*Task details:*
Rewrite the data starting at the line containing "In what order do" and ending at the line containing "appear from closest", changing "green tree" to "potted plant" and leaving everything else as it is. Return only those lines.

*Supplied entries:*

══════════

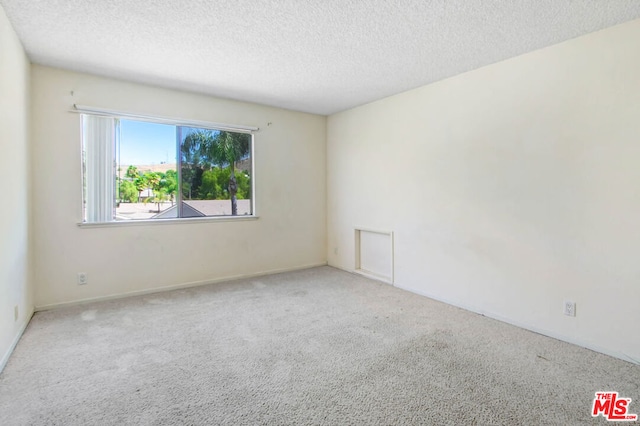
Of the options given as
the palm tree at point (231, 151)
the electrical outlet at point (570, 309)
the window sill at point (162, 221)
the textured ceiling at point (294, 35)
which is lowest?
the electrical outlet at point (570, 309)

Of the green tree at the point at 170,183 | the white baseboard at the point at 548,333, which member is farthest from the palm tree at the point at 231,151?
the white baseboard at the point at 548,333

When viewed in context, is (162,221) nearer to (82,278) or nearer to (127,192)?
(127,192)

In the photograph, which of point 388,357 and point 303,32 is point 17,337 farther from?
point 303,32

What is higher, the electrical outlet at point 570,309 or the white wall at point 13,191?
the white wall at point 13,191

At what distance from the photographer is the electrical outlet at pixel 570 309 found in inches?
98.1

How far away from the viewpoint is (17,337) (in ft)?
8.05

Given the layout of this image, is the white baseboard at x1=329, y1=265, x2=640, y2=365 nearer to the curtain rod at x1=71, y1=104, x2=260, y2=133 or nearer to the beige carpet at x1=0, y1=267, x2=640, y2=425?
the beige carpet at x1=0, y1=267, x2=640, y2=425

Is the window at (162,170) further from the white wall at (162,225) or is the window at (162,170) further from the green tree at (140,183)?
the white wall at (162,225)

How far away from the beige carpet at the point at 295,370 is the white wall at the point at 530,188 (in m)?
0.32

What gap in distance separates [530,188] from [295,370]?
2429mm

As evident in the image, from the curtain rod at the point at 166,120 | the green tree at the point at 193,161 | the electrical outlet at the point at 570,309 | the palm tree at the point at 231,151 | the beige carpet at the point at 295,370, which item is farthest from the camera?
the palm tree at the point at 231,151

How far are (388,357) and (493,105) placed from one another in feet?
8.02

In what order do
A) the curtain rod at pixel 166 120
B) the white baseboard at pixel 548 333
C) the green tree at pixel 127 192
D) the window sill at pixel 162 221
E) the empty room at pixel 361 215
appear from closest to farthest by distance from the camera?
the empty room at pixel 361 215 < the white baseboard at pixel 548 333 < the curtain rod at pixel 166 120 < the window sill at pixel 162 221 < the green tree at pixel 127 192

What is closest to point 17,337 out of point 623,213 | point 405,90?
point 405,90
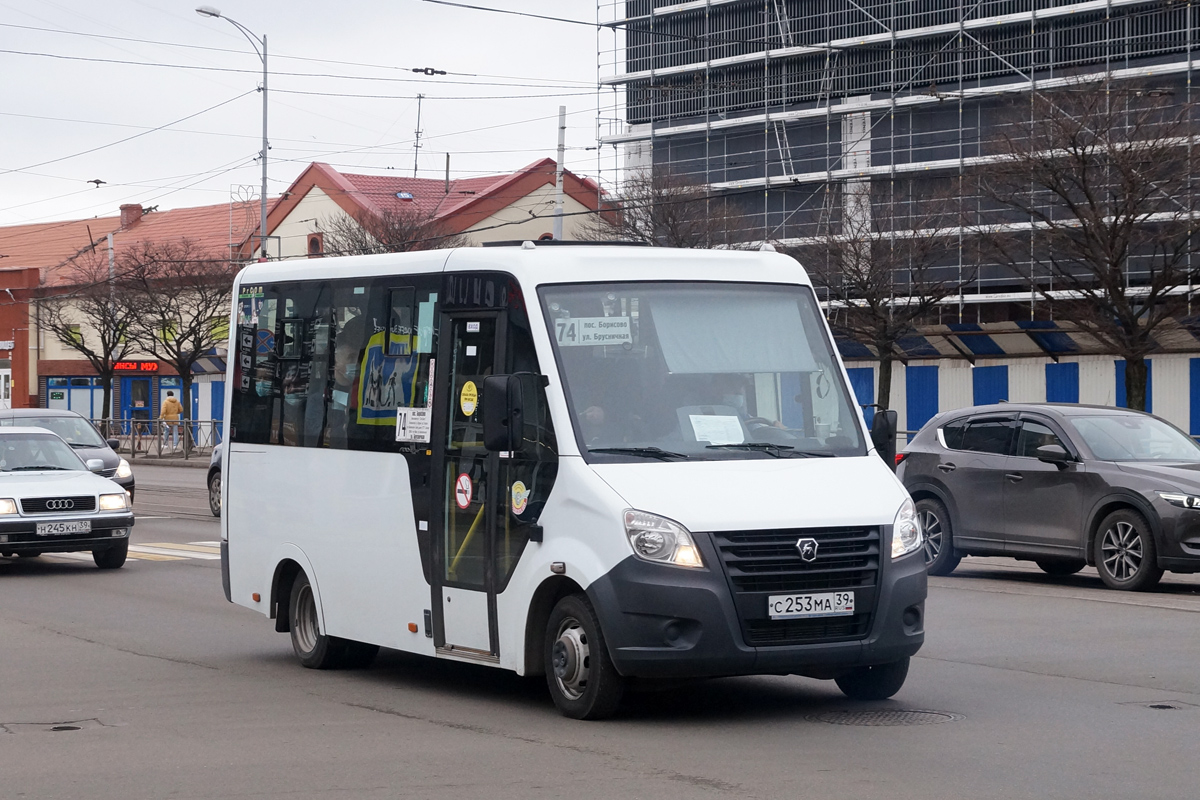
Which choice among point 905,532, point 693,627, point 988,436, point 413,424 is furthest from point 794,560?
point 988,436

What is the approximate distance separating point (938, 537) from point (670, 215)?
1214 inches

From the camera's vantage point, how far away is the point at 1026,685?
9.69 m

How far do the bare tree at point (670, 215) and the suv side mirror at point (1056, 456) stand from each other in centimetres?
3069

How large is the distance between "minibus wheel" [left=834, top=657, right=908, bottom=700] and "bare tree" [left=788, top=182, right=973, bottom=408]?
34.6 metres

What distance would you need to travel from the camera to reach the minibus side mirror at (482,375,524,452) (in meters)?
8.42

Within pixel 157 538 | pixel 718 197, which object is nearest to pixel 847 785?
pixel 157 538

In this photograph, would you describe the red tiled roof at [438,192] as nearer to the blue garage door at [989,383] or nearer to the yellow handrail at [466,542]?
the blue garage door at [989,383]

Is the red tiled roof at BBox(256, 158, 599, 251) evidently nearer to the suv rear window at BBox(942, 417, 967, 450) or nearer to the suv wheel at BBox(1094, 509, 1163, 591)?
the suv rear window at BBox(942, 417, 967, 450)

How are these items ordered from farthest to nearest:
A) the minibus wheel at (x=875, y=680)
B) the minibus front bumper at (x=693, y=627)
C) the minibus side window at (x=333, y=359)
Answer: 1. the minibus side window at (x=333, y=359)
2. the minibus wheel at (x=875, y=680)
3. the minibus front bumper at (x=693, y=627)

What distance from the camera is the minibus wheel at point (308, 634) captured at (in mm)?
10586

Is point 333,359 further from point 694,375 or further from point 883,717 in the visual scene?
point 883,717

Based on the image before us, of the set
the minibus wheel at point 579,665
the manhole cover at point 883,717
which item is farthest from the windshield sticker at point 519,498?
the manhole cover at point 883,717

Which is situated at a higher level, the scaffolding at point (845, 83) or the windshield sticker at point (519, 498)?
the scaffolding at point (845, 83)

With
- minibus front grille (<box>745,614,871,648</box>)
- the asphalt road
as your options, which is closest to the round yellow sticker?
the asphalt road
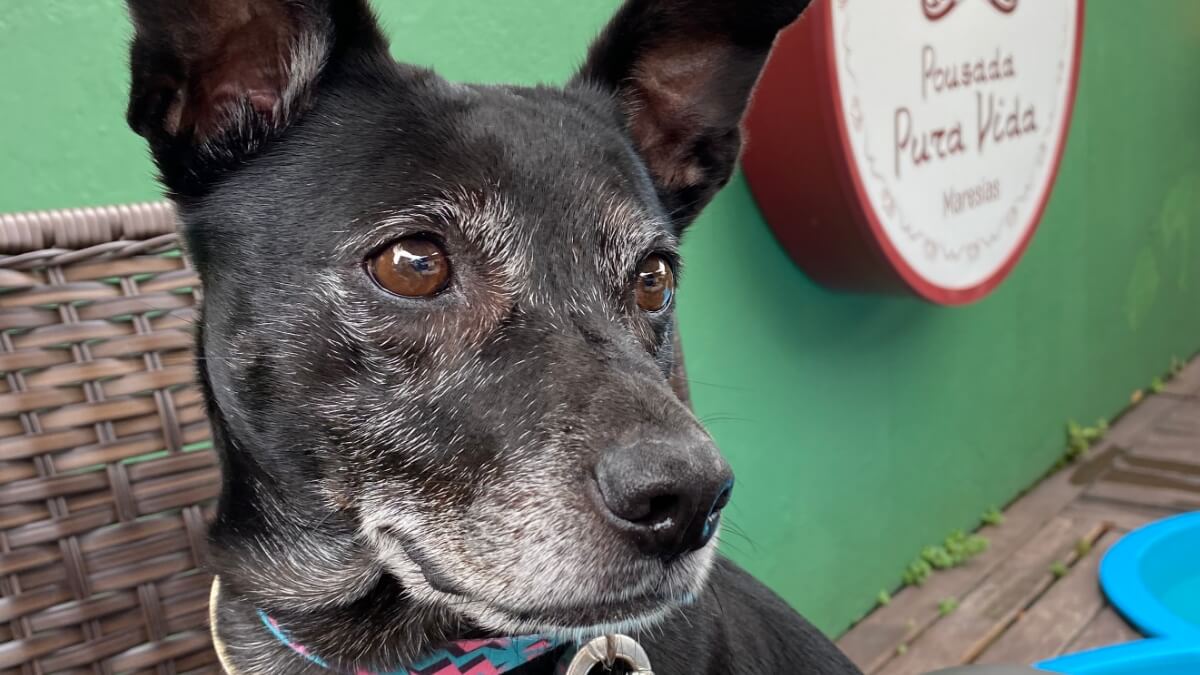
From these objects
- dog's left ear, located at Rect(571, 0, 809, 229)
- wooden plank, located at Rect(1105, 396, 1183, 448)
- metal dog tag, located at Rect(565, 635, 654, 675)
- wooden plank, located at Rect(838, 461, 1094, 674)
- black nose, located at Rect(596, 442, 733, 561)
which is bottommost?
wooden plank, located at Rect(1105, 396, 1183, 448)

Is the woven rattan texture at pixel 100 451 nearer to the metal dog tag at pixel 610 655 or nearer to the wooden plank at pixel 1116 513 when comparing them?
the metal dog tag at pixel 610 655

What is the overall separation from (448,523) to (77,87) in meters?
0.88

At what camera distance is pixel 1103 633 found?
2637mm

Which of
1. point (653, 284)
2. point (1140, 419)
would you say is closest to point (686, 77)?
point (653, 284)

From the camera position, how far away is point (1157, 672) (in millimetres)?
2131

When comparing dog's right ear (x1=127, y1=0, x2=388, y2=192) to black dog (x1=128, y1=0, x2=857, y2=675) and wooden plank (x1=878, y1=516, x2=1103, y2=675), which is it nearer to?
black dog (x1=128, y1=0, x2=857, y2=675)

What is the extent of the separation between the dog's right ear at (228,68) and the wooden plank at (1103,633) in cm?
240

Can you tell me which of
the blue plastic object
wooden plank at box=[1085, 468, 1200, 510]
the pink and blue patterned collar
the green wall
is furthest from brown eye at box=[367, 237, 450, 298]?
wooden plank at box=[1085, 468, 1200, 510]

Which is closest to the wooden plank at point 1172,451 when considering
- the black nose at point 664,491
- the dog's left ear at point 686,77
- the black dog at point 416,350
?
the dog's left ear at point 686,77

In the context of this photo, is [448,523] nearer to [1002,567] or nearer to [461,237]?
[461,237]

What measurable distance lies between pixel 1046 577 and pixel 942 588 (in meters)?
0.31

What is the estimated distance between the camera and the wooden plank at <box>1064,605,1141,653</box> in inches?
102

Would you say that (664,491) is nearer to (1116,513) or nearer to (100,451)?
(100,451)

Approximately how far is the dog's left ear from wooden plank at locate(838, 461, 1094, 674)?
1684 mm
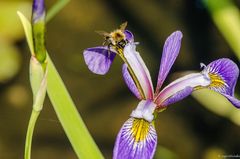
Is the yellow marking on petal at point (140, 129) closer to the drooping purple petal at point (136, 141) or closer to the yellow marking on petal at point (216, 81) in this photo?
the drooping purple petal at point (136, 141)

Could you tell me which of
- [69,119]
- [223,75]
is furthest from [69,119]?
[223,75]

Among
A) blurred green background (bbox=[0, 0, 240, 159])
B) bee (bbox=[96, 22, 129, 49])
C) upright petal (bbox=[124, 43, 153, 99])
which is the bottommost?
blurred green background (bbox=[0, 0, 240, 159])

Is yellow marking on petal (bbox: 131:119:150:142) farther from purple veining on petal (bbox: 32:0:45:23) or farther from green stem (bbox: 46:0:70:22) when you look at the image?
green stem (bbox: 46:0:70:22)

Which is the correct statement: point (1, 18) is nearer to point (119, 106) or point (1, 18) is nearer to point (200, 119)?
point (119, 106)

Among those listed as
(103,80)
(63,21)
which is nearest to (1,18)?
(63,21)

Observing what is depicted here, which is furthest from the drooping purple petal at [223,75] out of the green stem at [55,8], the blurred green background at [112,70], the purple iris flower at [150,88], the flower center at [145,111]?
the green stem at [55,8]

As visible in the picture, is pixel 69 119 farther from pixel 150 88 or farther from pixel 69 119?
pixel 150 88

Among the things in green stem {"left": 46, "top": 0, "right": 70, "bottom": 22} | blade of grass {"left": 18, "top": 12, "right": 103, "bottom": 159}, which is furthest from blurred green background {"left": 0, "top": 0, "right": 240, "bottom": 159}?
blade of grass {"left": 18, "top": 12, "right": 103, "bottom": 159}
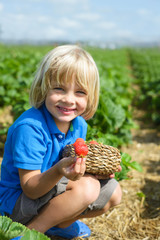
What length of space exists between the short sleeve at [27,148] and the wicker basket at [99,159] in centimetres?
21

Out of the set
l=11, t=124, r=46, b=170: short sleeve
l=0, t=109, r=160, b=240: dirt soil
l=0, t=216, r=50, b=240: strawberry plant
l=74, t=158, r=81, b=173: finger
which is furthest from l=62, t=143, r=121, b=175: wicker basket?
l=0, t=109, r=160, b=240: dirt soil

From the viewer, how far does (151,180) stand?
3.57 meters

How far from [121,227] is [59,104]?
1.39 metres

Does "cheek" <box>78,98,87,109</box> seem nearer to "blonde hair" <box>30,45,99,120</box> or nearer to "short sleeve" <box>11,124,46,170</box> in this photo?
"blonde hair" <box>30,45,99,120</box>

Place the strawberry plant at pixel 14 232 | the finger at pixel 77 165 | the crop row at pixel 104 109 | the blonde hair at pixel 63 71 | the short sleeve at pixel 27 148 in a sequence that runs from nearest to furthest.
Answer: the strawberry plant at pixel 14 232 < the finger at pixel 77 165 < the short sleeve at pixel 27 148 < the blonde hair at pixel 63 71 < the crop row at pixel 104 109

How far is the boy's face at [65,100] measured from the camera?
1.92 m

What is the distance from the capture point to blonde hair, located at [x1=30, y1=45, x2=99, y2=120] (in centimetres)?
188

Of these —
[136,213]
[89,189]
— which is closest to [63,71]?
[89,189]

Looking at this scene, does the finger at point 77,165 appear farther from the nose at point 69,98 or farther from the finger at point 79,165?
the nose at point 69,98

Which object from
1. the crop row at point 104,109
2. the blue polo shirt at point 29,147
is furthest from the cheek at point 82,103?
the crop row at point 104,109

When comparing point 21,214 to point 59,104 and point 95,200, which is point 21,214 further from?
point 59,104

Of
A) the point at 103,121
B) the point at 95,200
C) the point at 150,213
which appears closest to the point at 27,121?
the point at 95,200

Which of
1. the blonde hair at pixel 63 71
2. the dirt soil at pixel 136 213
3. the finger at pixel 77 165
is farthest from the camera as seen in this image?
the dirt soil at pixel 136 213

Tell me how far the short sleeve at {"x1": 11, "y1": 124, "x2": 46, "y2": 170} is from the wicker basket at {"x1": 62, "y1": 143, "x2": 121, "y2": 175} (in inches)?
8.4
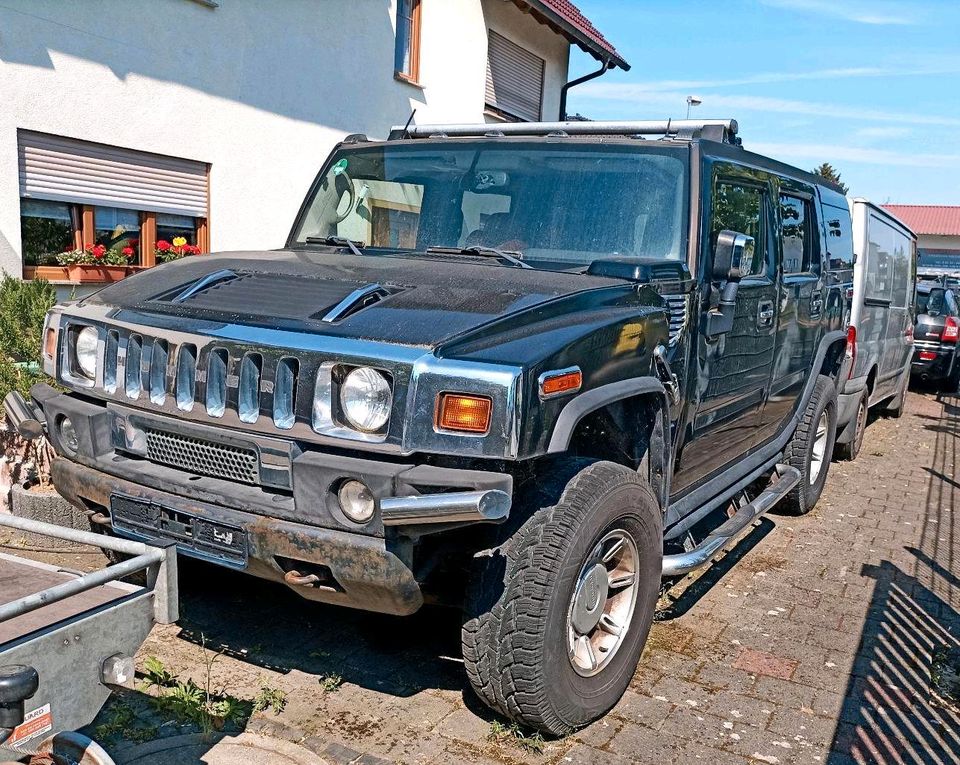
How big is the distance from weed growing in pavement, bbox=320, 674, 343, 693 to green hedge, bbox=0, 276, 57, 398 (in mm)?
3002

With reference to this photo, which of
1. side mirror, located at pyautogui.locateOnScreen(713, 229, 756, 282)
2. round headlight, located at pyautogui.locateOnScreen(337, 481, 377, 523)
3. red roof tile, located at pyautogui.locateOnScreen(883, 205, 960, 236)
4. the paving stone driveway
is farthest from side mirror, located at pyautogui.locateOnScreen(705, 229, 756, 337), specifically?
red roof tile, located at pyautogui.locateOnScreen(883, 205, 960, 236)

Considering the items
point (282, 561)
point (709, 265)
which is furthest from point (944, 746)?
point (282, 561)

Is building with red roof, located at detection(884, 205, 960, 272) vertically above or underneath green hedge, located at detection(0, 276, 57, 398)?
above

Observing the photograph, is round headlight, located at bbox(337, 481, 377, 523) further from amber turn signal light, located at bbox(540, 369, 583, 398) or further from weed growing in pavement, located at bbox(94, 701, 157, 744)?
weed growing in pavement, located at bbox(94, 701, 157, 744)

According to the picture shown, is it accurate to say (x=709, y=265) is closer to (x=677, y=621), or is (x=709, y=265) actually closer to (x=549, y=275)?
(x=549, y=275)

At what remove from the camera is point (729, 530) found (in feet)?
14.2

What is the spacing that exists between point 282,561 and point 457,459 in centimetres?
65

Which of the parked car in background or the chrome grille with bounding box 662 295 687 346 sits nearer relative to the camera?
the chrome grille with bounding box 662 295 687 346

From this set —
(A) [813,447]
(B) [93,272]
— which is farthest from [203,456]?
(B) [93,272]

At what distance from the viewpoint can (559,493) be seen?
9.89 ft

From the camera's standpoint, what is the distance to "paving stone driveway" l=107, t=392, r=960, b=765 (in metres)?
3.27

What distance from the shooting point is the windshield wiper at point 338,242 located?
427 centimetres

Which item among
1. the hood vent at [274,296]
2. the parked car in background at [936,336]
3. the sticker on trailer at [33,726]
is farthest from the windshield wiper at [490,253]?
the parked car in background at [936,336]

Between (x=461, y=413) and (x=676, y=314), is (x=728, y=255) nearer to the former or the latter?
(x=676, y=314)
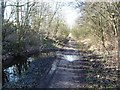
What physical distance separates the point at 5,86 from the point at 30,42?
60.1ft

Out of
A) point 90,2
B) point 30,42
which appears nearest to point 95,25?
point 90,2

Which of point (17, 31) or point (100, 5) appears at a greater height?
point (100, 5)

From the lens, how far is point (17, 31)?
20938 mm

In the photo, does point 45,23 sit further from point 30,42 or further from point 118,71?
point 118,71

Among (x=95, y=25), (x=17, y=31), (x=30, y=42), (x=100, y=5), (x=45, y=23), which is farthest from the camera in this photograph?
(x=45, y=23)

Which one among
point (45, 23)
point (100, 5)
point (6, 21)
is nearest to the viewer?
point (6, 21)

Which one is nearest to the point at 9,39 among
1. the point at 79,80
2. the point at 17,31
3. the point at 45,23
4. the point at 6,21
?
the point at 17,31

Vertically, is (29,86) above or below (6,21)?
below

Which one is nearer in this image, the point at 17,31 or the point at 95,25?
the point at 17,31

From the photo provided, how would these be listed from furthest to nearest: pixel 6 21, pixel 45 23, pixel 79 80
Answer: pixel 45 23 → pixel 6 21 → pixel 79 80

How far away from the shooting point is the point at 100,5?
1750 centimetres

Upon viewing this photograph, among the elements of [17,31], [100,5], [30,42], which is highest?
[100,5]

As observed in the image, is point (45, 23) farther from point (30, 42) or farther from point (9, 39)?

══════════

*Answer to the task:*
In what order do
A) the curtain rod at pixel 166 120
B) the white baseboard at pixel 548 333
C) the potted plant at pixel 127 192
D) the window sill at pixel 162 221
E) the empty room at pixel 361 215
appear from closest to farthest by distance from the camera?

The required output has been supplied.